I'm networking one G4 with OS X together with a Dell sporting Win XP SV2. A lovely Netgear wireless router joins them both. The G4 will recognize the Dell (can see/access the ShareDocs file) and can surf the web fine using the DSL connection that the router is managing; however, I can't get it to work with the Netgear built-in print server. 

Under Add New Printer, I've tried selecting IP printing with LPR/LPD, typing in the IP address of the router, and selecting my HP 1200. It keeps giving me a "server-error-service-unavailable" message. (Pinging the IP address always works, as evidenced by the Internet connection that works fine.)  Earlier I managed to send an iBook's contents thru the router to the printer in this fashion, so I'm pretty sure the steps are correct.

Can anyone help troubleshoot?


----------



## glen (May 31, 2005)

Hi There
Try using the IP address of the printer instead of the router.
Glen


----------



## gsahli (May 31, 2005)

With Jaguar and Panther, you have to also enter the device-specific Queue Name when you ADD the printer in Printer Setup/Center.
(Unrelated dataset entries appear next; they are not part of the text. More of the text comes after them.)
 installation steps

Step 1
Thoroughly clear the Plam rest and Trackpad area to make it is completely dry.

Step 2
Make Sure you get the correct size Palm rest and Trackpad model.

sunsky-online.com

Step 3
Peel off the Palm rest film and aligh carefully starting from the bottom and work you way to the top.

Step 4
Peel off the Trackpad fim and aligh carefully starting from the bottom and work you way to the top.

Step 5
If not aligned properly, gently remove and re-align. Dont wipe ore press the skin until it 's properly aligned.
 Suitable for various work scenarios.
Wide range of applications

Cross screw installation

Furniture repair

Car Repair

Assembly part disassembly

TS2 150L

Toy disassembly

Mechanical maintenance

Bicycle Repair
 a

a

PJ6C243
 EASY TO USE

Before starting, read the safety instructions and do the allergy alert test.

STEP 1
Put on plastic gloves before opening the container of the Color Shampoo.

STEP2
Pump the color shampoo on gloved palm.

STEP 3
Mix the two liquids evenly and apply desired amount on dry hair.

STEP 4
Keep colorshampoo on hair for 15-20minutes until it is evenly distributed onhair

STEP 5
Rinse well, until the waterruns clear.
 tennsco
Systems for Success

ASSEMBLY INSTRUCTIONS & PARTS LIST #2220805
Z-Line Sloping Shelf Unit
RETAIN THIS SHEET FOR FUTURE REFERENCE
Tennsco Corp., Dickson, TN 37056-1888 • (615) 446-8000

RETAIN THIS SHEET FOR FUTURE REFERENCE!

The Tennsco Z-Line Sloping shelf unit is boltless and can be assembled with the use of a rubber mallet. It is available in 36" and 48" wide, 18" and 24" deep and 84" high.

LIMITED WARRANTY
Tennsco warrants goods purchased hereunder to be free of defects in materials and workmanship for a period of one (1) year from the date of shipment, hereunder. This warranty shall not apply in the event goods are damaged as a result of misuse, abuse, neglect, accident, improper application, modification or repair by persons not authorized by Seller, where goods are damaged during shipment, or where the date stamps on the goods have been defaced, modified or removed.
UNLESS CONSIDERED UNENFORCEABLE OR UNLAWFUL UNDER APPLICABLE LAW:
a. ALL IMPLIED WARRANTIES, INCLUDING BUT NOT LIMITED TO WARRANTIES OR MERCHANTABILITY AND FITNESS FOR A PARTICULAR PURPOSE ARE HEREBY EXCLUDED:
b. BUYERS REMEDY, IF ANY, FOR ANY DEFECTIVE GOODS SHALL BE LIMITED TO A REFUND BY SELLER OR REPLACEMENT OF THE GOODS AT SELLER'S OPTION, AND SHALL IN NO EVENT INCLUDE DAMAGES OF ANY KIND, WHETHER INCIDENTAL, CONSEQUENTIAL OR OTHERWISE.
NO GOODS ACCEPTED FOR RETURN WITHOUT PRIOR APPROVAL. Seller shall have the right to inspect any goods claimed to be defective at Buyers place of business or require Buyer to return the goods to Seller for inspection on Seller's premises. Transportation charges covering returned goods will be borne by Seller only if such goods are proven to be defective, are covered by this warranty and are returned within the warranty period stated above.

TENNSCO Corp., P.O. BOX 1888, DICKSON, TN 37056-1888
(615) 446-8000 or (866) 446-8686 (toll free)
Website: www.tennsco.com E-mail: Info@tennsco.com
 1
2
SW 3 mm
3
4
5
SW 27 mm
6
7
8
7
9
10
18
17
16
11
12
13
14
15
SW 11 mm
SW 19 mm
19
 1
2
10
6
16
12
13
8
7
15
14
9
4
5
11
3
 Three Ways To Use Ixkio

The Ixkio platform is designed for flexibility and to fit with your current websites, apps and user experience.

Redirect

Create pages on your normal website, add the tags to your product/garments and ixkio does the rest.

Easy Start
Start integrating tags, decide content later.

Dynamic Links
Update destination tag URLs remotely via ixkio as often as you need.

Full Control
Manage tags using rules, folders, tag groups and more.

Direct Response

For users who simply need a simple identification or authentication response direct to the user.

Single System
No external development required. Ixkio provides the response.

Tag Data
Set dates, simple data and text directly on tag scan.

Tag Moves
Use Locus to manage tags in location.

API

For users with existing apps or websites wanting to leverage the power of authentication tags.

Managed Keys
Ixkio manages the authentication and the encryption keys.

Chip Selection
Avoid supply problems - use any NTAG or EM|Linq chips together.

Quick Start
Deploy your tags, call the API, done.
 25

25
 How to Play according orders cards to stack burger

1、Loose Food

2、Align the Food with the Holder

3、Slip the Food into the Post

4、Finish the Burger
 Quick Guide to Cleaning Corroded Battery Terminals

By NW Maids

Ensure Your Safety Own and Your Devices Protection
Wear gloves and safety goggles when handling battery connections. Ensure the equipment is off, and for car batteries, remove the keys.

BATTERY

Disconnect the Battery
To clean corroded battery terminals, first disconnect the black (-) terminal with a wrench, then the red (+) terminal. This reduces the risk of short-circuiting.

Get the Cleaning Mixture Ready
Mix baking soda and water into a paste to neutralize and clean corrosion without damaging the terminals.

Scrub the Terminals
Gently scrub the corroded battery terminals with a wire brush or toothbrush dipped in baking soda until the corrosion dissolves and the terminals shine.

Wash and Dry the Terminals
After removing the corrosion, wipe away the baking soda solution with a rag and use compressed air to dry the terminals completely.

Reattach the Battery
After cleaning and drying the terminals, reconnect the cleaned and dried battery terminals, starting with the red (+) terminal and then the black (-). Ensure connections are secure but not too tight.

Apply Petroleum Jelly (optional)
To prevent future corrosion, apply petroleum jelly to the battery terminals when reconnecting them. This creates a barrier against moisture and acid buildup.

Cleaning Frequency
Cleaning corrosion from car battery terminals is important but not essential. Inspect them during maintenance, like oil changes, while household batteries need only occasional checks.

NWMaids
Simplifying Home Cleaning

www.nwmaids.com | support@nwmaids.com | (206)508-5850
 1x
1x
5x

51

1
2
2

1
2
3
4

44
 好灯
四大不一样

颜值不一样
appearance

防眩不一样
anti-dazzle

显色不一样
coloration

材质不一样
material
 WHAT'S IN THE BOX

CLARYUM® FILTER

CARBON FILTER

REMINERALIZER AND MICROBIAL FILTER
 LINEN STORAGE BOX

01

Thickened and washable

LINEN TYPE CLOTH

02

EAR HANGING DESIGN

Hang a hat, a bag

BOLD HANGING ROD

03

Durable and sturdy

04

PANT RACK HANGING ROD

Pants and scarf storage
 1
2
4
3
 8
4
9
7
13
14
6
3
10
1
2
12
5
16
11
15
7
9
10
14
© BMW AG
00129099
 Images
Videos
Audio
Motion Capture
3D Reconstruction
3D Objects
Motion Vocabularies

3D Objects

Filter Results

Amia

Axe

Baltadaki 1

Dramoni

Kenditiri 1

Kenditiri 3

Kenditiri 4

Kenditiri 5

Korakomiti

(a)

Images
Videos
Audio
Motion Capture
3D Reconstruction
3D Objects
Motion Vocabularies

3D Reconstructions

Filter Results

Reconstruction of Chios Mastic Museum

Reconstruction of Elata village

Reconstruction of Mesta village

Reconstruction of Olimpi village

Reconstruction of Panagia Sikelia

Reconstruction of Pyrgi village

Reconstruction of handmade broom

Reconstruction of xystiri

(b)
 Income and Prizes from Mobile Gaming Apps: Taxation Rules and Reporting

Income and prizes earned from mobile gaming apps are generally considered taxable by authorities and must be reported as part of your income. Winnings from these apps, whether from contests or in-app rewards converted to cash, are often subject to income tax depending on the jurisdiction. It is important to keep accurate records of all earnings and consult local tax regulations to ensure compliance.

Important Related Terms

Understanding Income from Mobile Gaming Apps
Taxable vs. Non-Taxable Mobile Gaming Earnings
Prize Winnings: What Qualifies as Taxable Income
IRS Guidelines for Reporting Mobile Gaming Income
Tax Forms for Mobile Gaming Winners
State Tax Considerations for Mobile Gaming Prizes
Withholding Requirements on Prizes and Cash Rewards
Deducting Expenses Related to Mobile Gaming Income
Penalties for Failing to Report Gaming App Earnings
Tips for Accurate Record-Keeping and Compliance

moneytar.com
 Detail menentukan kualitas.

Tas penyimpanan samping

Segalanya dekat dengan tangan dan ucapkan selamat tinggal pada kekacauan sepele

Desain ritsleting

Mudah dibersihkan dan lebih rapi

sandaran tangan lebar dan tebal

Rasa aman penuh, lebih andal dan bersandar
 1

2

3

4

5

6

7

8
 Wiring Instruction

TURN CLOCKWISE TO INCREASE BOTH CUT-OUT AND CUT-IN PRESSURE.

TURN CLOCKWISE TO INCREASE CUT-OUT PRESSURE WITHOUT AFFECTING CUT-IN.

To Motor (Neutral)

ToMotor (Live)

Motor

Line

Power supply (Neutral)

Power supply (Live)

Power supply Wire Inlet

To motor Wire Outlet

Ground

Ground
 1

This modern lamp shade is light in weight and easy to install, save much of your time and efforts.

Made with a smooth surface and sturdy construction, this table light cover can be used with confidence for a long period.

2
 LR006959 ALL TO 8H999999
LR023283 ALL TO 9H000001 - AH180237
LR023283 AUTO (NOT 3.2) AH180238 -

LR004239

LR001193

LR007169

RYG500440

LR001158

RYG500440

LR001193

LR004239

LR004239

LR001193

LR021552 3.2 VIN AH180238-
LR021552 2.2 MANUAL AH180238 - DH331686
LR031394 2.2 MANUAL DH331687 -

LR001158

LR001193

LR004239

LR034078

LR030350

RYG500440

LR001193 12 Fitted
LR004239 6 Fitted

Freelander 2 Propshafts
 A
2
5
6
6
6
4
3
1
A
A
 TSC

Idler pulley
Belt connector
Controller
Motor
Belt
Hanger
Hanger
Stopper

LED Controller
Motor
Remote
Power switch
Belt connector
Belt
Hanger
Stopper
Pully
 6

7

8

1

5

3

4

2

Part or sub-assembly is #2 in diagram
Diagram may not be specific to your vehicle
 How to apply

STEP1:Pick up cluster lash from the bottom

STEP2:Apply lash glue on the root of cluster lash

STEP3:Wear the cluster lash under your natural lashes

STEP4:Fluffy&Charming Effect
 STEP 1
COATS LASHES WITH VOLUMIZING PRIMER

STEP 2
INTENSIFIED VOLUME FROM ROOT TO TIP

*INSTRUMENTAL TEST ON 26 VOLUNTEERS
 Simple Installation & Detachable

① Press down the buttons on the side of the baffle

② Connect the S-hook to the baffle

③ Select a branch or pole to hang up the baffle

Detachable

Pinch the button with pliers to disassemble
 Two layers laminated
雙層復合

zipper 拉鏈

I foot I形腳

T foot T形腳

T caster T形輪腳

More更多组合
This is usually found in the print server (router) Docs in the unix/linux instructions. I think it is L1 for your Netgear.

(Tiger is better at auto-detecting the queue name, but sometimes faulters, too)
(& I'm sure by now you've figured out there is no separate IP address for your printer)


----------



## PtotheP (May 31, 2005)

I've tried adding L1 as well as the router name (what my Win XP config uses) in the Queue, to no avail.  Any other ideas on why OS X won't connect to my HP LJet 1200 via the print server in the Netgear router?


----------



## jh2112 (May 31, 2005)

I would look to see if your netgear router has a firmware upgrade 
http://kbserver.netgear.com/


----------



## glen (May 31, 2005)

Hi There!
Sorry to have mislead you.  My two printers are GCC and Epson.  All I did was set their IP addresses then use them in the LPR dialog boxes.  I guess HP doesn't work the same.  From what I have been reading in the forums I guess I will stick with these two brands.
Glen


----------



## gsahli (May 31, 2005)

What model router is it (so I can look up the queue name for you)?
BTW, Queue Name is sometimes called port name.


----------



## PtotheP (Jun 1, 2005)

The router is a Netgear Model #FWP114P, and when I used a queue name to set it up in Win XP, it used the model name.  The machine doesn't seem to want to auto-detect the name or set up a generic printer.  Message is always the same:  "server-error-service-unavailable."


----------



## gsahli (Jun 1, 2005)

It appears that Netgear doesn't want Mac/Linux users to try to use the print server - I don't find any info from Netgear. After browsing for linux-related info, I find three possibilities for queue name: L1, P1 or the router model number.

Back to your error "service unavailable." Sorry I didn't address that before. I recommend you try Printer Setup Repair from www.fixamac.net. Do this before trying to ADD printers.

Good luck.


----------